### EXERCISE DESCRIPTION
Could you give back exactly the lines below from the one with "Ecco Biom Street" through the one with "Open Your Eyes", without a single picture?

### RECORDS TO USE
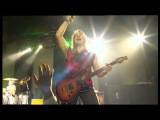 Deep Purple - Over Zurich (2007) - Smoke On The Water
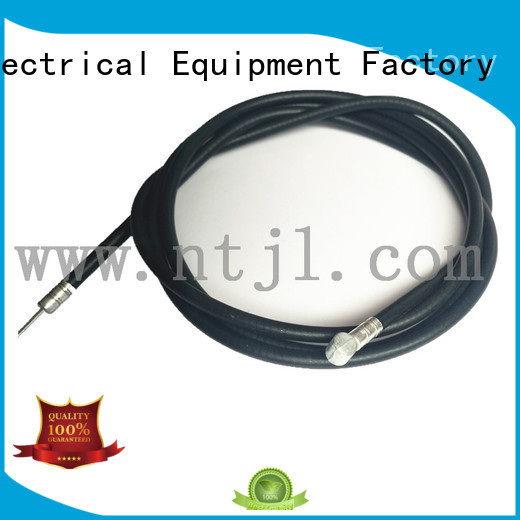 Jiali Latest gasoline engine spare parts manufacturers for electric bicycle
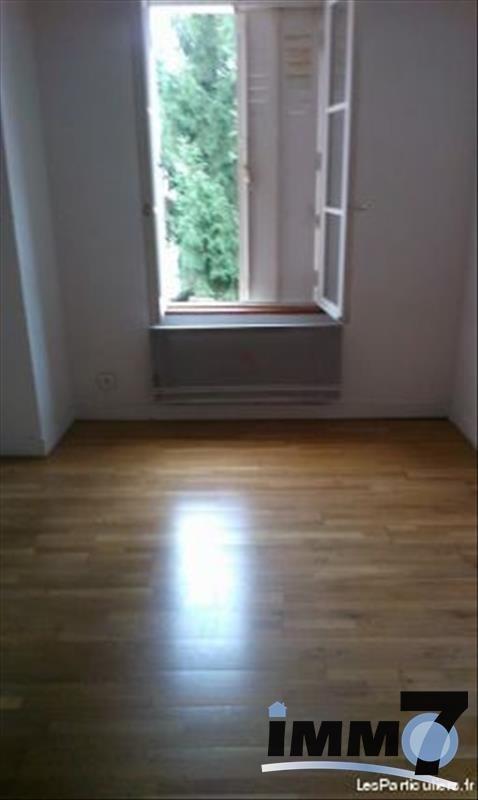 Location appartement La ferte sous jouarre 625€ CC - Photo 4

...

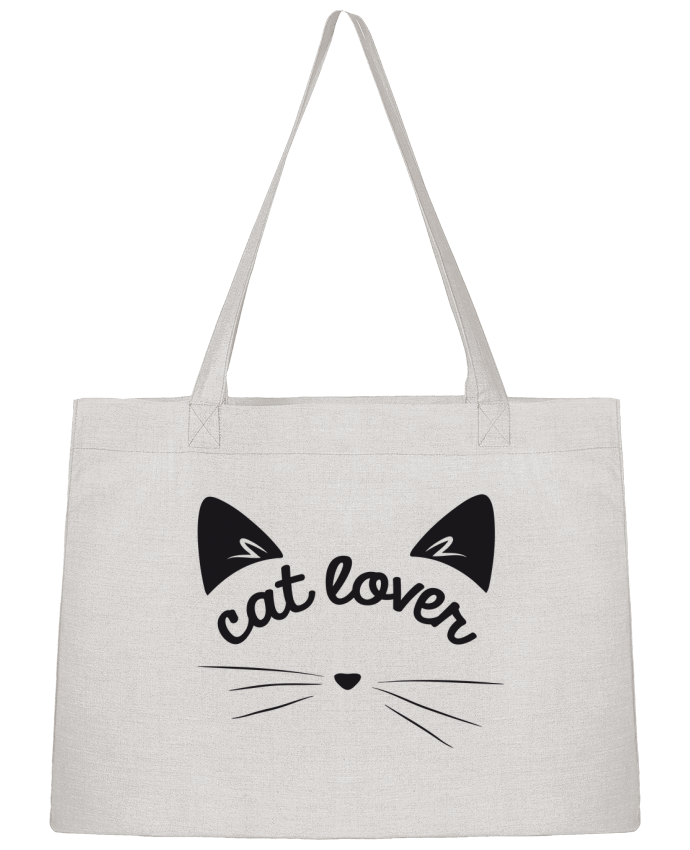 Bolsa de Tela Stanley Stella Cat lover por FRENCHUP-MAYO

---

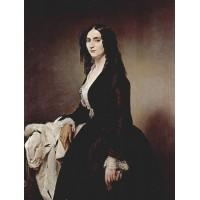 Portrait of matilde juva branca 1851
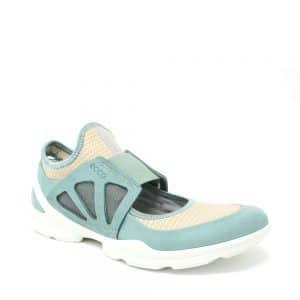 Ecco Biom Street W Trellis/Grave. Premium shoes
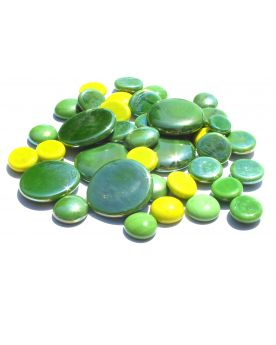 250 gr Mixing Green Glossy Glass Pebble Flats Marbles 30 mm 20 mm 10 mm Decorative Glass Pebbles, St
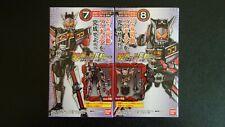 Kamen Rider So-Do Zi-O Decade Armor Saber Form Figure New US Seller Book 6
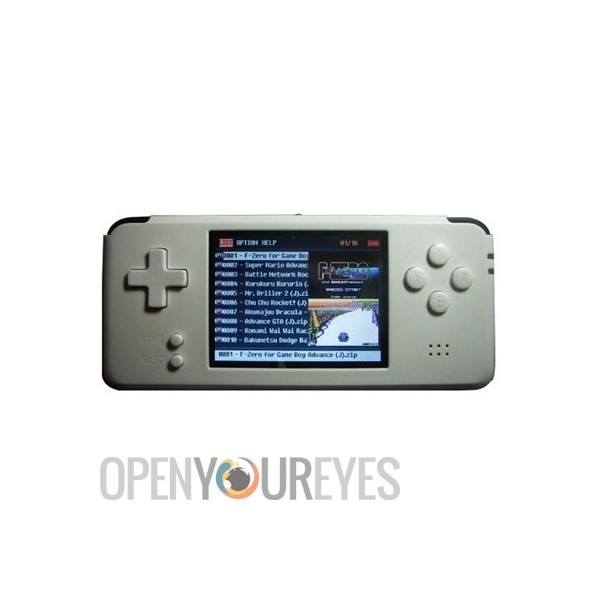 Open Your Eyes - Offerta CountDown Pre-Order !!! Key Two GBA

### RESULT OF THIS TASK
 Ecco Biom Street W Trellis/Grave. Premium shoes
 250 gr Mixing Green Glossy Glass Pebble Flats Marbles 30 mm 20 mm 10 mm Decorative Glass Pebbles, St
 Kamen Rider So-Do Zi-O Decade Armor Saber Form Figure New US Seller Book 6
 Open Your Eyes - Offerta CountDown Pre-Order !!! Key Two GBA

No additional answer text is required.